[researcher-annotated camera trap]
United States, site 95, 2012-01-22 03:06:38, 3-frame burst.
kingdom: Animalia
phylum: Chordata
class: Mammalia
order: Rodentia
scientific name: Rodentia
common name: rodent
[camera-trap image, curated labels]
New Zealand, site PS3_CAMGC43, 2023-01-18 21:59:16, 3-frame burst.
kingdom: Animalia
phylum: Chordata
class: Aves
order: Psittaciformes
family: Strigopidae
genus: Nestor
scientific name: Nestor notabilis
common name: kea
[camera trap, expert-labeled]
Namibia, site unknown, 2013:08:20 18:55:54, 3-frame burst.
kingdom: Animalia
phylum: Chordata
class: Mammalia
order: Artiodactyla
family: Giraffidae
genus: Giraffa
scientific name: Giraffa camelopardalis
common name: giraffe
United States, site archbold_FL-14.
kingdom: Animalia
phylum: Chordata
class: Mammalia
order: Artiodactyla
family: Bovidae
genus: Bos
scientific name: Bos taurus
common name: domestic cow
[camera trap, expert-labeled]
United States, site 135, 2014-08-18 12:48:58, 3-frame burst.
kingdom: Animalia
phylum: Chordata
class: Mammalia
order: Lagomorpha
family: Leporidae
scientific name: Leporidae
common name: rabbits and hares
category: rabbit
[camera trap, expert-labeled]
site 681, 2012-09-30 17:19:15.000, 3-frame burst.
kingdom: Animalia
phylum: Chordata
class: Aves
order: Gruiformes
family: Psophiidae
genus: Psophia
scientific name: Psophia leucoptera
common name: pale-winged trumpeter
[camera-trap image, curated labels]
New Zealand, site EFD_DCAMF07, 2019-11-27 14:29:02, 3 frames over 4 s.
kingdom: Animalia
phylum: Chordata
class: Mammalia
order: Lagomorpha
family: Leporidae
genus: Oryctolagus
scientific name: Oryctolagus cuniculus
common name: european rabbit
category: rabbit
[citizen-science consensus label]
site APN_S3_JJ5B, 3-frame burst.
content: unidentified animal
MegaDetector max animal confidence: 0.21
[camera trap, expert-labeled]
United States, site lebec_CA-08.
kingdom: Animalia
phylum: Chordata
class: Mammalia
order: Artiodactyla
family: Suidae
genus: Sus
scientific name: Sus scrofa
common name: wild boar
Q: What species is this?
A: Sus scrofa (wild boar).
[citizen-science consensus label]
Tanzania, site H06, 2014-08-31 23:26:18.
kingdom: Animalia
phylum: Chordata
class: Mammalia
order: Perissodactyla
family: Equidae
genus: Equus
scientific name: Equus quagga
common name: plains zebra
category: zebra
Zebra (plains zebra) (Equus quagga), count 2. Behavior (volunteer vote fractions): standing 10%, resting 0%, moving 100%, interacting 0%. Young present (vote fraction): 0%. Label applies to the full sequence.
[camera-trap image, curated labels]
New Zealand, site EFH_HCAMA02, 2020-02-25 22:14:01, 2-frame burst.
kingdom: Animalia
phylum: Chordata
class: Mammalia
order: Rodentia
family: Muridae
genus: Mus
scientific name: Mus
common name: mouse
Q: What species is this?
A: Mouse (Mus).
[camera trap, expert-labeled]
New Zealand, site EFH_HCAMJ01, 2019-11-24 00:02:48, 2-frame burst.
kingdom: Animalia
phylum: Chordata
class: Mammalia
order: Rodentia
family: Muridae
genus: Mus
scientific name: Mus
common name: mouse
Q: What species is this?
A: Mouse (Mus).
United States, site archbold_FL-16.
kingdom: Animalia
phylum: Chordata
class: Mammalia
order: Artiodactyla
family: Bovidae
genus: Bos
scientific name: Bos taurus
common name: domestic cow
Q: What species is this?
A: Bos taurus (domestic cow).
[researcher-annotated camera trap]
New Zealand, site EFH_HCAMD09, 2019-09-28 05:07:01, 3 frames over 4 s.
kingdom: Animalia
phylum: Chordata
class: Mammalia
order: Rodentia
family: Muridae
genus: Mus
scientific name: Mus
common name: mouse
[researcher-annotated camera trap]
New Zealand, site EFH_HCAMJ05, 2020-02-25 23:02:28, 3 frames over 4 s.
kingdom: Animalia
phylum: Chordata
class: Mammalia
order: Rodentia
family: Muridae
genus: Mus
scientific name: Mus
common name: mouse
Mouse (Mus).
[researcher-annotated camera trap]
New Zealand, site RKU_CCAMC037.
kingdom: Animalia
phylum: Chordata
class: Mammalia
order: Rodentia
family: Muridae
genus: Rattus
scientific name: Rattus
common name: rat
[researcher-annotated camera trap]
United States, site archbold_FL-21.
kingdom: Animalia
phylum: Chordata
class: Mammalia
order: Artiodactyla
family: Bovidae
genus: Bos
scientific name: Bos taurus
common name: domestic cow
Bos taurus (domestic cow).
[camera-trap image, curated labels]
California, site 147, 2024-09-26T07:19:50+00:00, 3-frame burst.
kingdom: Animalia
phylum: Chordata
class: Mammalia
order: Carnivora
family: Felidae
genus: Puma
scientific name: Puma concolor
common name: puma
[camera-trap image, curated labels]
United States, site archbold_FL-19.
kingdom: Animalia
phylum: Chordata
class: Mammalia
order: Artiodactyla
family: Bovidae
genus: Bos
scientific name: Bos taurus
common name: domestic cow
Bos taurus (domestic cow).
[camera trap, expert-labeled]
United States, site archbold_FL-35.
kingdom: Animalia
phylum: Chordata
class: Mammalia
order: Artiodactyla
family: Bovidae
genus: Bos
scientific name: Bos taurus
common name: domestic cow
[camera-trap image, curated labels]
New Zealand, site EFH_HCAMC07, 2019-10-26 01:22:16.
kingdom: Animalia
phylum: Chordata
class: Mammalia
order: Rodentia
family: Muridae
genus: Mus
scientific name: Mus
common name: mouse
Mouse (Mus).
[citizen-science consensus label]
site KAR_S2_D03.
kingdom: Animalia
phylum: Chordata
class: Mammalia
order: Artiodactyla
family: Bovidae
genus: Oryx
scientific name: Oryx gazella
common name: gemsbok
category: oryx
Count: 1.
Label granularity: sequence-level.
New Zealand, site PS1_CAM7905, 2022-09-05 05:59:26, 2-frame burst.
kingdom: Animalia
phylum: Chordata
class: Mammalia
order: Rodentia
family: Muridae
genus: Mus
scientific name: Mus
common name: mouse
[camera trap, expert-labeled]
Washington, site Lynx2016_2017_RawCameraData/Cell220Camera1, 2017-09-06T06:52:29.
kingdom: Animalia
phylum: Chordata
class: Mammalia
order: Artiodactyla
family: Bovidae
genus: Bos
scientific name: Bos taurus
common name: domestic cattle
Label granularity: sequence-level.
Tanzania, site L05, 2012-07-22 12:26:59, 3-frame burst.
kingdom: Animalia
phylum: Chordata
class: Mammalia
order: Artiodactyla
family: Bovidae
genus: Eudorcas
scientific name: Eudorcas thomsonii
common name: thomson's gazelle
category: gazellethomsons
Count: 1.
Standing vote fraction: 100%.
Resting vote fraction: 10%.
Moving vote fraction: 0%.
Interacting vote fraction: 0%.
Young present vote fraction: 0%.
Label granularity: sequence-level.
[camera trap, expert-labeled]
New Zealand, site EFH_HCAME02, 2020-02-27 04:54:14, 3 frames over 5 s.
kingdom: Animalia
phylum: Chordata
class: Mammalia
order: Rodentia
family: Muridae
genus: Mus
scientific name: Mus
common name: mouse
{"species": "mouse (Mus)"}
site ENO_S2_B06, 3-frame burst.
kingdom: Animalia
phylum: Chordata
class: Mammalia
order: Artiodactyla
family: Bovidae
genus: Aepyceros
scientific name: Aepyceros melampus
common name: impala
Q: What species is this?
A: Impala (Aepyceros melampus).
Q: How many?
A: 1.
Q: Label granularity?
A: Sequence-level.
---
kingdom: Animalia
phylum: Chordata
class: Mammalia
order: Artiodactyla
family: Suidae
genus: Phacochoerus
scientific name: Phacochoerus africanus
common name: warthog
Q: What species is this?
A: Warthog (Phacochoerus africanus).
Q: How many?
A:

(Exercise instructions): Each line above from the one with "MegaDetector max animal confidence: 0.21" up to and including the one with "common name: plains zebra" must be set down exactly, and no line outside that span may appear.

(Response below):
MegaDetector max animal confidence: 0.21
[camera trap, expert-labeled]
United States, site lebec_CA-08.
kingdom: Animalia
phylum: Chordata
class: Mammalia
order: Artiodactyla
family: Suidae
genus: Sus
scientific name: Sus scrofa
common name: wild boar
Q: What species is this?
A: Sus scrofa (wild boar).
[citizen-science consensus label]
Tanzania, site H06, 2014-08-31 23:26:18.
kingdom: Animalia
phylum: Chordata
class: Mammalia
order: Perissodactyla
family: Equidae
genus: Equus
scientific name: Equus quagga
common name: plains zebra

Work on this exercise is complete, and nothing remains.